Although it doesn’t happen in a physical sense like seeing a chainlink getting unraveled, the system will deem the changing block invalid because it doesn’t have the same indicator anymore of a legit block within the entirety of the blockchain. Such a concept is what makes blockchains so secure.
Thanks to the very fast processing speeds that the latest computers can offer these days, the process of calculating and verifying blocks can be done in a matter of seconds. Some cryptocurrency institutions even devote entire facilities of mainframes and supercomputers just to make sure that their clients are offered the best and fastest services they can ever expect.
In addition to that, they also assign IT personnel that are tasked to monitor and enhance the flow of their services in cases when digital machines fall short. To ensure that any modification is valid, cryptocurrencies have a mechanism called “proof of work.”
Although it slows down the block-creation process, it is a necessary procedure because it makes sure that any block that exists is an important contributory link to the entire chain.
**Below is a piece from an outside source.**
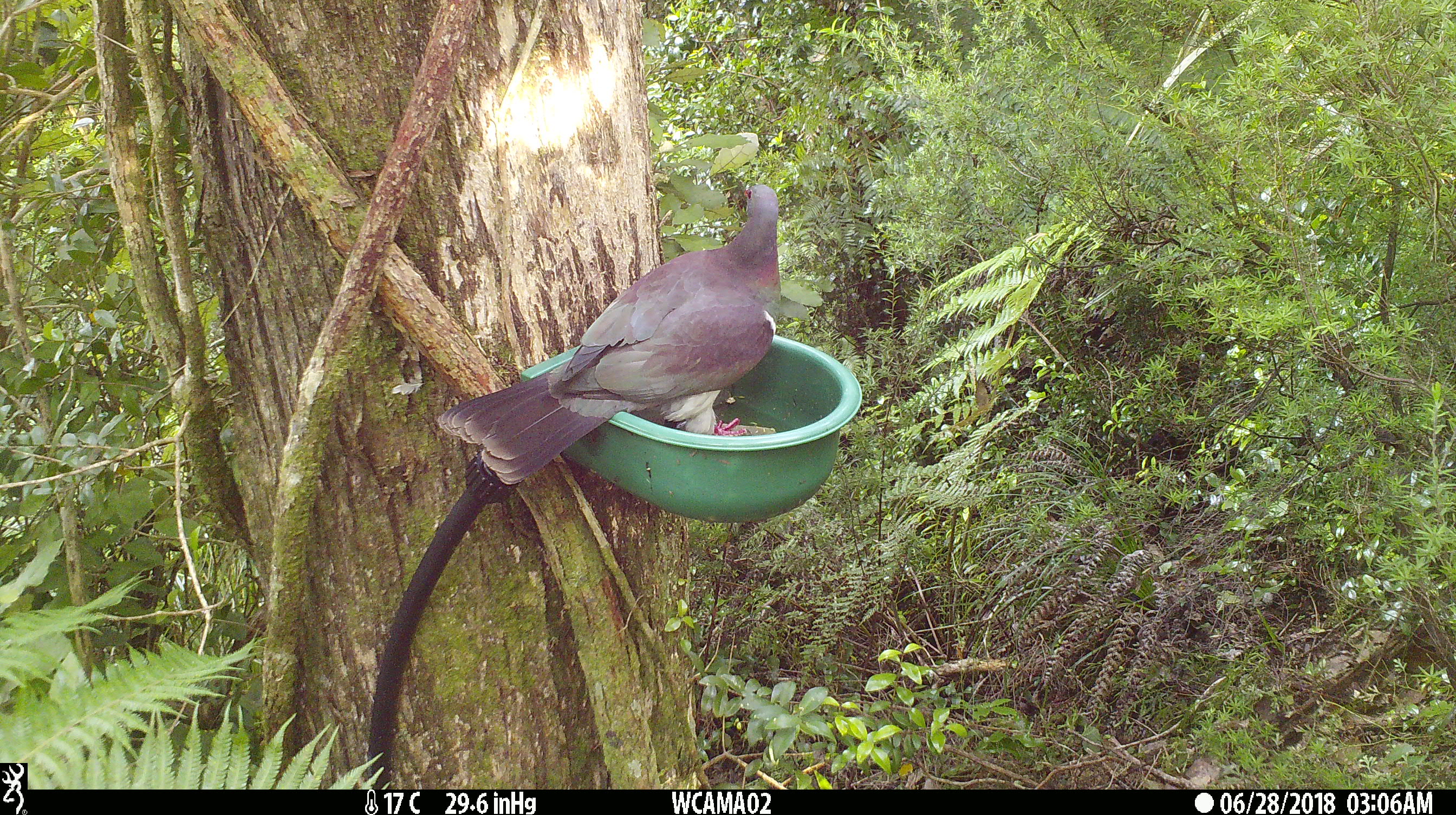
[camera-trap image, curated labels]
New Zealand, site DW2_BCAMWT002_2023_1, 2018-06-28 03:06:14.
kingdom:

In the case of Bitcoin, it usually takes 10 minutes of calculation time to create a block and add it to the chain.
Depending on the type of any given cryptocurrency, such transaction speed could vary: it could be lesser, it could be higher.
What makes it very hard to tamper with the information inside it is that if you change just one block, you’d have to recalculate the other hashes of all the other blocks to make your modification valid. No matter how skillful a hacker is who would try to attack a blockchain, he would not have the processing power to make it happen.
We can say then that the security of a blockchain lies in the creative use of hashing and the proof of work scheme. Aside from the 2, another idea that makes blockchain even stronger is the fact that it is distributed. This is where decentralization comes into play.
Instead of having a central node where all data is stored, blockchains utilize the power of peer-to-peer networking where any computer connected to the internet can act as a storage device. When a computer joins the blockchain network, the user can get a copy of the full blockchain.
That user can then use it to verify if the block flow is still in order. The cool thing about such an activity is that you don’t have to possess some very advanced technical know-how. Anyone with the most basic computer knowledge can volunteer for this activity.
If someone creates a new block, a copy of that block will be sent to every node on the network. Every node will then verify if the block is legit and hasn’t been tampered with. And if the process checks out, the block will be successfully added to the blockchain.
All of the nodes will act as a jury to a block inclusion – they will have the right to either agree or disagree if the block must be added to the chain or not. Blocks that have fishy appearances or those that have invalid proof of work will be rejected instantly.
So to successfully change something to the blockchain, you’d have to modify the other existing blocks for each of the copies that those nodes hold. And since such a feat would be next to impossible, no hacker would be ever foolish enough to orchestrate such an attack, unless there are more than 50% of them working within the network, at least that’s the closest approximation according to experts.